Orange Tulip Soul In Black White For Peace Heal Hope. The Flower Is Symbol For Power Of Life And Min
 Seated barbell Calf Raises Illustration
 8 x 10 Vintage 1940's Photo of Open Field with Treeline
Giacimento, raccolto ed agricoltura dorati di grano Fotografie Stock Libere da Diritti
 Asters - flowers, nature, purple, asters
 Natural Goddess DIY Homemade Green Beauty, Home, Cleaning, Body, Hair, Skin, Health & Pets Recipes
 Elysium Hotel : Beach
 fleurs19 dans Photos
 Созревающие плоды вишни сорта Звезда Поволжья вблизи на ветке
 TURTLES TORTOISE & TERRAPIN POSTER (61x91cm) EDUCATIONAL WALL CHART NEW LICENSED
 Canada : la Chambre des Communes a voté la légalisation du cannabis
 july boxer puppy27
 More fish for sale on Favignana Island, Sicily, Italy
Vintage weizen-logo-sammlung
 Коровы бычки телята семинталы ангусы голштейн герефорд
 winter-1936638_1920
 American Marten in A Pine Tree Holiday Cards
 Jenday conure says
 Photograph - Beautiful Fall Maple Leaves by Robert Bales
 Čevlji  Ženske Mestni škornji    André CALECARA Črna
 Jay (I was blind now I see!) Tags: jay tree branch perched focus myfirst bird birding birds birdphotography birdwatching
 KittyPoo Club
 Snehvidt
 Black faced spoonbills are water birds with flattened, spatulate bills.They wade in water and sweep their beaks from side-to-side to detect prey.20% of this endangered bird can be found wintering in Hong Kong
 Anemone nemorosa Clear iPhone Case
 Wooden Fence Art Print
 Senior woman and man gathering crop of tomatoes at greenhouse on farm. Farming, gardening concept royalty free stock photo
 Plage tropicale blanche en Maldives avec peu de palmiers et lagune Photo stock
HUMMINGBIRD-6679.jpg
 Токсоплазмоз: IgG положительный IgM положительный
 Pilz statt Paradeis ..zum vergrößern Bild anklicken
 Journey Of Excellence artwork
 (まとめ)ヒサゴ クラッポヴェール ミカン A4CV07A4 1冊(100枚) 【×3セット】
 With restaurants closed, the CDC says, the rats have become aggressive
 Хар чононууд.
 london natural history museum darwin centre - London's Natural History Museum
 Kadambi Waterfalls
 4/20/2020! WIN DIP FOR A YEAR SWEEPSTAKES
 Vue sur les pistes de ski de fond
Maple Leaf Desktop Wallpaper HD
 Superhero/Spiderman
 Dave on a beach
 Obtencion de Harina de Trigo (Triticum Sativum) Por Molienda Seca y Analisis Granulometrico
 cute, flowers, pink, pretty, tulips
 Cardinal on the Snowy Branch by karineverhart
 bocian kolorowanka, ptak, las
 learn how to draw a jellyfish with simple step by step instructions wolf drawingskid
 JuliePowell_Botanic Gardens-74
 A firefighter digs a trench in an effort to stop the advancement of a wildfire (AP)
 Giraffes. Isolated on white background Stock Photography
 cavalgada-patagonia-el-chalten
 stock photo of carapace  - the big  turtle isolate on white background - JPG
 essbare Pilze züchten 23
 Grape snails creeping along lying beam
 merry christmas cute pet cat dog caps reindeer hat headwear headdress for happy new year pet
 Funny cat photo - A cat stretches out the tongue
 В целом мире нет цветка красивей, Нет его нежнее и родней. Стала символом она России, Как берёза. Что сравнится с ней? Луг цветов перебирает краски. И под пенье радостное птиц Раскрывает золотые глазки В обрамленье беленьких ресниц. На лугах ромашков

______________________________

» **Your task**:
What is needed is an exact copy of all the records.

» **Solution to this problem**:
Orange Tulip Soul In Black White For Peace Heal Hope. The Flower Is Symbol For Power Of Life And Min
 Seated barbell Calf Raises Illustration
 8 x 10 Vintage 1940's Photo of Open Field with Treeline
Giacimento, raccolto ed agricoltura dorati di grano Fotografie Stock Libere da Diritti
 Asters - flowers, nature, purple, asters
 Natural Goddess DIY Homemade Green Beauty, Home, Cleaning, Body, Hair, Skin, Health & Pets Recipes
 Elysium Hotel : Beach
 fleurs19 dans Photos
 Созревающие плоды вишни сорта Звезда Поволжья вблизи на ветке
 TURTLES TORTOISE & TERRAPIN POSTER (61x91cm) EDUCATIONAL WALL CHART NEW LICENSED
 Canada : la Chambre des Communes a voté la légalisation du cannabis
 july boxer puppy27
 More fish for sale on Favignana Island, Sicily, Italy
Vintage weizen-logo-sammlung
 Коровы бычки телята семинталы ангусы голштейн герефорд
 winter-1936638_1920
 American Marten in A Pine Tree Holiday Cards
 Jenday conure says
 Photograph - Beautiful Fall Maple Leaves by Robert Bales
 Čevlji  Ženske Mestni škornji    André CALECARA Črna
 Jay (I was blind now I see!) Tags: jay tree branch perched focus myfirst bird birding birds birdphotography birdwatching
 KittyPoo Club
 Snehvidt
 Black faced spoonbills are water birds with flattened, spatulate bills.They wade in water and sweep their beaks from side-to-side to detect prey.20% of this endangered bird can be found wintering in Hong Kong
 Anemone nemorosa Clear iPhone Case
 Wooden Fence Art Print
 Senior woman and man gathering crop of tomatoes at greenhouse on farm. Farming, gardening concept royalty free stock photo
 Plage tropicale blanche en Maldives avec peu de palmiers et lagune Photo stock
HUMMINGBIRD-6679.jpg
 Токсоплазмоз: IgG положительный IgM положительный
 Pilz statt Paradeis ..zum vergrößern Bild anklicken
 Journey Of Excellence artwork
 (まとめ)ヒサゴ クラッポヴェール ミカン A4CV07A4 1冊(100枚) 【×3セット】
 With restaurants closed, the CDC says, the rats have become aggressive
 Хар чононууд.
 london natural history museum darwin centre - London's Natural History Museum
 Kadambi Waterfalls
 4/20/2020! WIN DIP FOR A YEAR SWEEPSTAKES
 Vue sur les pistes de ski de fond
Maple Leaf Desktop Wallpaper HD
 Superhero/Spiderman
 Dave on a beach
 Obtencion de Harina de Trigo (Triticum Sativum) Por Molienda Seca y Analisis Granulometrico
 cute, flowers, pink, pretty, tulips
 Cardinal on the Snowy Branch by karineverhart
 bocian kolorowanka, ptak, las
 learn how to draw a jellyfish with simple step by step instructions wolf drawingskid
 JuliePowell_Botanic Gardens-74
 A firefighter digs a trench in an effort to stop the advancement of a wildfire (AP)
 Giraffes. Isolated on white background Stock Photography
 cavalgada-patagonia-el-chalten
 stock photo of carapace  - the big  turtle isolate on white background - JPG
 essbare Pilze züchten 23
 Grape snails creeping along lying beam
 merry christmas cute pet cat dog caps reindeer hat headwear headdress for happy new year pet
 Funny cat photo - A cat stretches out the tongue
 В целом мире нет цветка красивей, Нет его нежнее и родней. Стала символом она России, Как берёза. Что сравнится с ней? Луг цветов перебирает краски. И под пенье радостное птиц Раскрывает золотые глазки В обрамленье беленьких ресниц. На лугах ромашков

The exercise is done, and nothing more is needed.